- _What to produce_
Write out the data word for word, from its first line through the line containing "447 centimetres", inclusive.

····················

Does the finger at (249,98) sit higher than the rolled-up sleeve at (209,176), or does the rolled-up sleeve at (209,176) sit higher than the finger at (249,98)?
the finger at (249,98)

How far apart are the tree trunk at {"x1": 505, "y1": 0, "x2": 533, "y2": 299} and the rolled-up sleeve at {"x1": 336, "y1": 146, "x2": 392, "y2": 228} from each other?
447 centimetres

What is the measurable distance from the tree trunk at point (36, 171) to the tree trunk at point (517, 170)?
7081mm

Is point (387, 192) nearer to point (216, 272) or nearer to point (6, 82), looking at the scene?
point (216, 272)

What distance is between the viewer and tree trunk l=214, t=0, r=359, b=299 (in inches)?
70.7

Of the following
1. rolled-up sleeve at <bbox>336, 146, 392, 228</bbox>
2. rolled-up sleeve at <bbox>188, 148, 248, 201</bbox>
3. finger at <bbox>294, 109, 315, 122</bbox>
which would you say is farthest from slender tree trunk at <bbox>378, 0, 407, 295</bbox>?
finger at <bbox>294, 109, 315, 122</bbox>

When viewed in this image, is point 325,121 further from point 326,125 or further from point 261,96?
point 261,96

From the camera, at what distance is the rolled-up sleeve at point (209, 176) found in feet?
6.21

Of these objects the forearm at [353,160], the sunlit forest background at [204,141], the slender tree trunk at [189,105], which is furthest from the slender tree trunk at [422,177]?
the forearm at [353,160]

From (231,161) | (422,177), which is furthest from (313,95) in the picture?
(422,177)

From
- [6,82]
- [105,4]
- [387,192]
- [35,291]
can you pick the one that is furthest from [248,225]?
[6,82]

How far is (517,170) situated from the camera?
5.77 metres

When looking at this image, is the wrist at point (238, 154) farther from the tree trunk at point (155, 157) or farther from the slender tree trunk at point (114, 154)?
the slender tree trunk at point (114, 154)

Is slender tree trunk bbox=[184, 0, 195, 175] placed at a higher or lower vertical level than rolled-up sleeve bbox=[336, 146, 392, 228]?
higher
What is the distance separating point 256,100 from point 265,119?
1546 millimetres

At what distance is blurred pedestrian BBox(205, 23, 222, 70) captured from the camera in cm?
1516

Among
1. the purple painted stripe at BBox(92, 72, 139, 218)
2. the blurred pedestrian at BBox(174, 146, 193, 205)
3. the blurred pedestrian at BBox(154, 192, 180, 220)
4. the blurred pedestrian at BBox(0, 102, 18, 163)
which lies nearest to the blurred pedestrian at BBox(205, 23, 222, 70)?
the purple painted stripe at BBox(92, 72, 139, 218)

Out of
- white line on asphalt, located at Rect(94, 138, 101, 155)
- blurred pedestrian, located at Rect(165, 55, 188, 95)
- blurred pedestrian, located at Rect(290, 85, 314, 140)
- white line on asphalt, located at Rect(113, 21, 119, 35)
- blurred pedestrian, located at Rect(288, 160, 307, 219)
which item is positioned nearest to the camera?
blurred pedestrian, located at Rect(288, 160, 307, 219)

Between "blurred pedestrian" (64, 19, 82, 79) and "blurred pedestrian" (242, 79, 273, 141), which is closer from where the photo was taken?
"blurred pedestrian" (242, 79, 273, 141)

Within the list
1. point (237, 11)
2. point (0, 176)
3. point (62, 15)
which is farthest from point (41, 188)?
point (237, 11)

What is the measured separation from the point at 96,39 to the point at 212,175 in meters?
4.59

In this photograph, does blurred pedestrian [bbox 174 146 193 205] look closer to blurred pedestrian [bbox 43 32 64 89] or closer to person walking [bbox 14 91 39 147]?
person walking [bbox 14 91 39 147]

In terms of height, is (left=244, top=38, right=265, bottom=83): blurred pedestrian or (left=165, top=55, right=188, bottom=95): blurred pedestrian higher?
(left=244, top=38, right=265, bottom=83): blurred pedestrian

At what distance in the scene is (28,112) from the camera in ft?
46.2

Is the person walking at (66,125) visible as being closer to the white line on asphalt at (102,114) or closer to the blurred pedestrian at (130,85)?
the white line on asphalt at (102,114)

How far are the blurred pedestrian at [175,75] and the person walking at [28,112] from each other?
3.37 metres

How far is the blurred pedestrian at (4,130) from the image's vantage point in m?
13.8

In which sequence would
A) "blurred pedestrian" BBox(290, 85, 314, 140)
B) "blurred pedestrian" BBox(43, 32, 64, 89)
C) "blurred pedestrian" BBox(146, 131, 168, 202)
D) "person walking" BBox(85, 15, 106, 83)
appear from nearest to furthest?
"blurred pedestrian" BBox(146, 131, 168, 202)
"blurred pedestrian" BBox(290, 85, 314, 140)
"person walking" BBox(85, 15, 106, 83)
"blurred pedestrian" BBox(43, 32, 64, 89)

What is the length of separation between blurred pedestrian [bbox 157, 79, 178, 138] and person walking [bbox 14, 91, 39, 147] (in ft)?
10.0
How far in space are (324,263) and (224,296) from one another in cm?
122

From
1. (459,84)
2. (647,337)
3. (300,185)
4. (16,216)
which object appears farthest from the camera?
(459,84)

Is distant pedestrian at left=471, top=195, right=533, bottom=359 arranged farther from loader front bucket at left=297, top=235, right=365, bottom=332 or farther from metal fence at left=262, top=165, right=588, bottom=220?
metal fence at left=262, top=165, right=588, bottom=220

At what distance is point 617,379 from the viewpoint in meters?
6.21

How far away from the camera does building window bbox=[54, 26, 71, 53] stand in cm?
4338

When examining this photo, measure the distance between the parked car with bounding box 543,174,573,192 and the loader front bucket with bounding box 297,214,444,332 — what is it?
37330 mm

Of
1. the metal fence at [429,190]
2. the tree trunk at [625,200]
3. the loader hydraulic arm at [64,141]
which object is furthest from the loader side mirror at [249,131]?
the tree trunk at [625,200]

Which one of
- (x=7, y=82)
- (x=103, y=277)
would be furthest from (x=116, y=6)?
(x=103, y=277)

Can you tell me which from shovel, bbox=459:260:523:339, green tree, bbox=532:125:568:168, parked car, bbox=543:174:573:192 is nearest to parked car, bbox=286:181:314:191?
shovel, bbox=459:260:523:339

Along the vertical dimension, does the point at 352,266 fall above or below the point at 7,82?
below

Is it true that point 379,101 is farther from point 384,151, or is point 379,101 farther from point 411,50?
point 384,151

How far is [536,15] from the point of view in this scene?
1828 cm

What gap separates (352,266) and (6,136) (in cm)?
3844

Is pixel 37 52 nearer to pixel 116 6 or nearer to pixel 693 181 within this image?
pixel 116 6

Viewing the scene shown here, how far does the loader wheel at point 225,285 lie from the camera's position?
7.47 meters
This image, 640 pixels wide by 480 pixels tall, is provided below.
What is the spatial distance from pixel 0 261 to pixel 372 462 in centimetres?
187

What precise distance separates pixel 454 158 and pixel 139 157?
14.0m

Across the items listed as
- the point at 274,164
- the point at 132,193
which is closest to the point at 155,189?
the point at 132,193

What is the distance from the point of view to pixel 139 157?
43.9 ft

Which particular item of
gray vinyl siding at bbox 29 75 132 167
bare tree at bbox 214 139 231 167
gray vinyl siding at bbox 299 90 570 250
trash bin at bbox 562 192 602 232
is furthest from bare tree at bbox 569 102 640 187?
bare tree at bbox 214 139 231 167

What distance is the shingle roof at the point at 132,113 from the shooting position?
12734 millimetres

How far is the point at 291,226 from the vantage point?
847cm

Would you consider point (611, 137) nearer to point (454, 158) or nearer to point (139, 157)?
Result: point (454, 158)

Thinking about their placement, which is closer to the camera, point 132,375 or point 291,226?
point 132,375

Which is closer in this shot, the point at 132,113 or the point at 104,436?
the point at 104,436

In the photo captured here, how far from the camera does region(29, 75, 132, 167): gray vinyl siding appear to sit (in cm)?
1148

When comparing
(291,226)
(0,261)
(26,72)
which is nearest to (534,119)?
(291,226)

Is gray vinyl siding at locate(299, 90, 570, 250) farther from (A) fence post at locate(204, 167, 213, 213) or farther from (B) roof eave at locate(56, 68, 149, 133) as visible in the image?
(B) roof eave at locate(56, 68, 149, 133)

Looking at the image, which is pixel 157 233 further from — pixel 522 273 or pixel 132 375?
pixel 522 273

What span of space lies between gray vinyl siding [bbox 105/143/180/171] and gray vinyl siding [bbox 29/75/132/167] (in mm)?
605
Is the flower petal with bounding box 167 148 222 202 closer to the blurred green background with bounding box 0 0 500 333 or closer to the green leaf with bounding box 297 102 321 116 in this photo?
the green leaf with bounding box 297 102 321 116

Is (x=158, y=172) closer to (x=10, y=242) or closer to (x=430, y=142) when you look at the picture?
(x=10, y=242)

····················

- _Output of the task_
Does the finger at (249,98) sit higher than the rolled-up sleeve at (209,176), or does the rolled-up sleeve at (209,176) sit higher than the finger at (249,98)?
the finger at (249,98)

How far apart are the tree trunk at {"x1": 505, "y1": 0, "x2": 533, "y2": 299} and the rolled-up sleeve at {"x1": 336, "y1": 146, "x2": 392, "y2": 228} from each other?
447 centimetres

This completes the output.